PRE-SURGERY, PRE-DIAGNOSIS

Approximately how long did you have symptoms for before being told you have endo?

Around 5 years and it felt like a lifetime.

What symptoms did you have before surgery?

When I was 13 I got really really sick and the doctors thought I had glandular fever. I wasn’t eating, all I wanted to do was sleep, my bowel wasn’t working and I had terrible stomach cramps – it was like my body had shut down. After this experience, I never really came right. I had excruciating periods and would be forced to take the day off school and stay in bed, I couldn’t’ use a tampon, sex hurt like you wouldn’t believe, I was always bloated and went from having constipation one day to the other extreme the next. I had constant headaches, suffered from hot flushes, frequently got the symptoms of urinary tract infections – but the tests would come back negative, and most significantly, ended up in hospital on a regular basis because I was in so much pain I couldn’t move.

What were you diagnosed with initially?

A few things – hypochondria, a gluten intolerance and irritable bowel syndrome.

How many doctors and specialists did you see?

Too many to count. On top of various doctors, I saw a pediatrician, gastroenterologist,  urologist, immunologist, dietician and a gynecologist. As I’ve moved cities I’ve had to find new ones too, which is like starting from scratch.

How many ultrasounds did you have and was anything abnormal noticed?

I had one ultrasound when I first saw my gynecologist and everything appeared ‘normal.’ I’d had multiple xrays of my bowel, which was always at full capacity – so I’d be given large doses of laxatives and been told that was my problem (if only).

Endometriosis is usually caused by excess of estrogen and poor liver detoxification. Have you ever been told this information?

This is something I have investigated in detail through my own research. I have had a naturopath and homeopath share the complications around it too.

With liver function in mind, have you ever had glandular fever?

Yes.

Have you ever used HRT (hormone replacement therapy) such as the pill, IUD, mirena, injection etc? If so, which HRT have you used and for how long?  

Yes, I went on the pill after my first surgery…but lasted about two months. I didn’t like the way my body reacted to it – oily skin and weight gain. After my second surgery I had a mirena put in, but this didn’t last long either. It was causing a lot of discomfort and pain and I could feel it every time I had sex, so I was very pleased to see the end of it. There was instant relief the moment it came out. After this I had the depot injection at two monthly intervals (instead of your standard 3) to stop breakthrough bleeding for about five years straight.

 

If yes to HRT, what were your side effects? Did you improve or worsen on HRT?

------------------------------------------------------------

• **Your tasks**:
**1.** Rewrite the endometriosis interview between "How many doctors" and "anything abnormal noticed?", inclusive, swapping "specialists" for "practitioners".
**2.** Pick up the endometriosis interview after its final line and carry it on.

• **Material shown**:
------------------------------------------------------------

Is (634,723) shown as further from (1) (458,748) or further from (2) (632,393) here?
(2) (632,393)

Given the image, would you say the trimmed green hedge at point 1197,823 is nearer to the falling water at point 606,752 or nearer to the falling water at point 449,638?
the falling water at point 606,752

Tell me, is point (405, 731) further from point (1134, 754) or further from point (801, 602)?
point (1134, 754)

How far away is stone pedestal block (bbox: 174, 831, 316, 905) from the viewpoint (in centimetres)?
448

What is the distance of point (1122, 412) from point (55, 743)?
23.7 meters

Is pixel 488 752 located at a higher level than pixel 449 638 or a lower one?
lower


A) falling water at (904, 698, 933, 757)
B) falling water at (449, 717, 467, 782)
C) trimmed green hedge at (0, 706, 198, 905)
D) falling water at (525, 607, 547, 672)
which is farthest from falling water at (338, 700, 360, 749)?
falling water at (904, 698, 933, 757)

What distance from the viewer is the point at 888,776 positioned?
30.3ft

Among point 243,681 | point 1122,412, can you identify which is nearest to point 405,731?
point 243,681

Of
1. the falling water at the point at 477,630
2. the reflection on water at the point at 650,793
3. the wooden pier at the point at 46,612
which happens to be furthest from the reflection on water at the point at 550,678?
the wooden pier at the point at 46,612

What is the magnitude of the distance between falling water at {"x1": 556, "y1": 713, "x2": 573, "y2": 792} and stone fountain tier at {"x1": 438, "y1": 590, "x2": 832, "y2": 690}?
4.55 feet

------------------------------------------------------------

• **Your written answers**:
**1.**
How many doctors and practitioners did you see?

Too many to count. On top of various doctors, I saw a pediatrician, gastroenterologist,  urologist, immunologist, dietician and a gynecologist. As I’ve moved cities I’ve had to find new ones too, which is like starting from scratch.

How many ultrasounds did you have and was anything abnormal noticed?

**2.**
I was really good on the injection, I had minimal pain and was enjoying my life. I was scared to stop it. I thought that if I ever had a period again, more endometriosis would grow and it would all be down-hill from there. How wrong I was!

If you have been on HRT then have come off it, what support was offered by your GP or specialist? What did you experience coming off it? (eg. Acne, period not arriving)

After I became quite interested in natural and alternative health practices I decided that I wanted to come off the injection and see how my body reacted or if it could balance itself out. It had been a year with no intervention and my period still hadn’t come, which was concerning. My specialist reassured me that this was normal and that it could take awhile to completely leave my system. But not long after, I was back in hospital with pains and diagnosed with PCOS and chronic pain disorder (a neurological condition).

There are many tests available that can provide useful insight into endometriosis. For example, salivary hormone profile, adrenal hormone profile, urinary and estrogen metabolites. What tests have been offered to you?  

I have spoken with a naturopath about various hormone tests, but needed to get some parasites in my bowel sorted and detox my liver to try and re-establish a regular period before I looked at these tests. We started monitoring my temperature every morning to see what was happening in that space. But this is definitely on my to do list and something I’ll be focusing on post baby.

 

Have you had adrenal fatigue?

Yes.

Do you know if you have had an elevated white blood cell count in the past?

I’m not sure sorry.

Have your blood tests for hormones come back ‘normal?’

Yes.

 

If you had a blood test for hormones, did the GP/specialist ask where in your cycle you were, so they could determine if the hormone levels were correct for the day you were in your cycle?

No. I went seven years without a period. I didn’t think I even had a cycle.

 

If you are willing to answer, has your endometriosis situation ever made you feel low or depressed? If yes, have you ever been on anti-depressants for this?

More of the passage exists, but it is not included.